### Reading text:
***
- Dullaghan in Battlestar Galactica, 1978
- Born: John Joseph Dullaghan III November 27, 1930 Brooklyn, New York, U.S.
- Died: January 18, 2009 (aged 78) Los Angeles, California, U.S.
- Occupations: Film, stage and television actor

= John Dullaghan =

American film, stage and television actor

John Joseph Dullaghan III (November 27, 1930 – January 18, 2009) was an American film, stage and television actor. He was best known for playing the recurring role of Dr. Wilker in the American science fiction television series Battlestar Galactica.

Dullaghan was born in Brooklyn, New York. He guest-starred in television programs including Gunsmoke, The Rockford Files, Barnaby Jones, B. J. and the Bear (9 episodes), Night Court, The King of Queens and Cannon, and played the recurring role of Ray Brewer in the ABC sitcom television series Barney Miller. He also appeared in films such as Garden of the Dead, Kalifornia, The Thing with Two Heads, Apollo 13 and Sweet Sweetback's Baadasssss Song. On stage, he appeared in repertory theatre as Pablo in the play Get To the Heart.

Dullaghan died on January 18, 2009 of lung cancer in Los Angeles, California, at the age of 78. His body was cremated.
***
### Given entries:
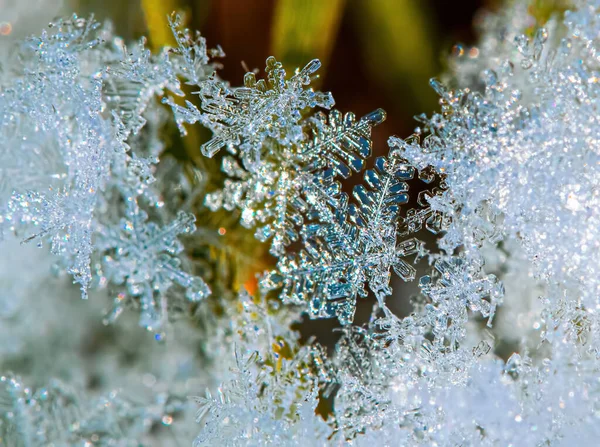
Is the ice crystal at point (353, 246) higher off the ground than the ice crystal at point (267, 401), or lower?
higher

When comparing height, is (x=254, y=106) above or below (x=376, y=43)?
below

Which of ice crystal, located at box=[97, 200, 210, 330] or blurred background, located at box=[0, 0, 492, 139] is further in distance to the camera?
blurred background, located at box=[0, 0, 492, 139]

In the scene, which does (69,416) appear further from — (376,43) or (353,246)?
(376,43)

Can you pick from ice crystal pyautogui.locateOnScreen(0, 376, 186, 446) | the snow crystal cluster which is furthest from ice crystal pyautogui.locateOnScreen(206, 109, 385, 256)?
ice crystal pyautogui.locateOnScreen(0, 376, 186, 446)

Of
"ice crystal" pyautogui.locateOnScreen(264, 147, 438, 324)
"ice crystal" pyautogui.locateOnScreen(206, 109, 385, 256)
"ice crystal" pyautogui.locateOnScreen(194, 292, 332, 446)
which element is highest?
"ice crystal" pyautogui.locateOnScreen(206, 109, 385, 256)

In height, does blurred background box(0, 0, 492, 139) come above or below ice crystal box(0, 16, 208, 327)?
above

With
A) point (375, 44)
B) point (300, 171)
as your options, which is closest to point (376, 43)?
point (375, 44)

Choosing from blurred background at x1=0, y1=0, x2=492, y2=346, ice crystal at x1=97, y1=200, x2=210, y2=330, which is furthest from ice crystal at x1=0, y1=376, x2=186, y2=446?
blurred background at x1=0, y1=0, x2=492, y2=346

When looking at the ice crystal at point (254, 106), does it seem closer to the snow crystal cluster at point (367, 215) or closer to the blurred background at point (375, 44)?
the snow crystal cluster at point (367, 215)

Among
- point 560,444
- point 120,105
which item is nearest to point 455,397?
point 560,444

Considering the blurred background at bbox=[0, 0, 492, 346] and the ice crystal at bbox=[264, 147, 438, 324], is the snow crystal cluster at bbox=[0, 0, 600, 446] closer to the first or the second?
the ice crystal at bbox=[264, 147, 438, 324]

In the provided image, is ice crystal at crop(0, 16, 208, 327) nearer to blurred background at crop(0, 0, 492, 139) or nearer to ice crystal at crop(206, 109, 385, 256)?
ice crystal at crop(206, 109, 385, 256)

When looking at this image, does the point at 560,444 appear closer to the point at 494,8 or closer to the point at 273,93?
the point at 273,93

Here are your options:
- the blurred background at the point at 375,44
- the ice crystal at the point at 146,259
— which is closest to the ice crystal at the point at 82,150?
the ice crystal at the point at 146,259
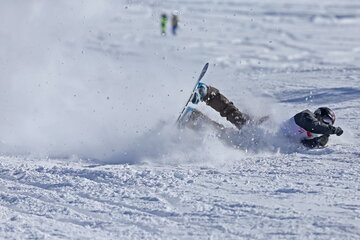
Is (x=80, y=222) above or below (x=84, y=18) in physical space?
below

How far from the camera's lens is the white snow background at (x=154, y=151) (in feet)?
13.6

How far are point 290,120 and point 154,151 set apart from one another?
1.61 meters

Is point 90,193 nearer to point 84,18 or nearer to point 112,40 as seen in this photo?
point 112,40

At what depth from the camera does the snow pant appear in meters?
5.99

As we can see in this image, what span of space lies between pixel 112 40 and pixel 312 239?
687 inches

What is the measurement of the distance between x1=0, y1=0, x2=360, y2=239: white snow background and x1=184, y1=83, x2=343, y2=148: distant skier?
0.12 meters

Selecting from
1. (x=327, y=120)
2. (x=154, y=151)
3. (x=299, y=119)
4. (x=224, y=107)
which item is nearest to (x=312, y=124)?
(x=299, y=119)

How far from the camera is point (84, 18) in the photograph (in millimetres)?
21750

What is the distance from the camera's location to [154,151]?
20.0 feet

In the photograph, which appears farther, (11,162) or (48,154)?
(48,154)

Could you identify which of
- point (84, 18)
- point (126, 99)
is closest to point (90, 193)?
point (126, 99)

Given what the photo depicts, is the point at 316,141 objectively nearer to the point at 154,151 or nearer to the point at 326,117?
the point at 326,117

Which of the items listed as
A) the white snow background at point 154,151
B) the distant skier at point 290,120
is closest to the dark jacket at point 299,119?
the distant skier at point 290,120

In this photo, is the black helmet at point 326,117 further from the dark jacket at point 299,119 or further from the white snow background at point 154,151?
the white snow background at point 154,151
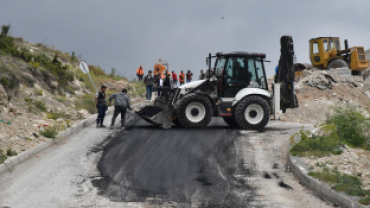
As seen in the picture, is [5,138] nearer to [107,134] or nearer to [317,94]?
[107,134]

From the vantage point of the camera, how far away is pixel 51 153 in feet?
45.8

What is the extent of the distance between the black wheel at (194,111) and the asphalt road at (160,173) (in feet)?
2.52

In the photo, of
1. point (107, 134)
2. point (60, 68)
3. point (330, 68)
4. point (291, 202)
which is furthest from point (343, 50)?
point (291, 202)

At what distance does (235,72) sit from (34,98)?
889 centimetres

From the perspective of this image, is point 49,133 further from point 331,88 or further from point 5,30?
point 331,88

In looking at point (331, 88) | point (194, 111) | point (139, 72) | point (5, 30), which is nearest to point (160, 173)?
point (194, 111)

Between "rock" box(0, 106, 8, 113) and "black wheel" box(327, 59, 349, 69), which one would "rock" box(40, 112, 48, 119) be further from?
***
### Required action:
From the biography of John Dullaghan, transcribe the portion starting at "John Joseph Dullaghan III (November" and ending at "series Battlestar Galactica.".

### Response for this exercise:
John Joseph Dullaghan III (November 27, 1930 – January 18, 2009) was an American film, stage and television actor. He was best known for playing the recurring role of Dr. Wilker in the American science fiction television series Battlestar Galactica.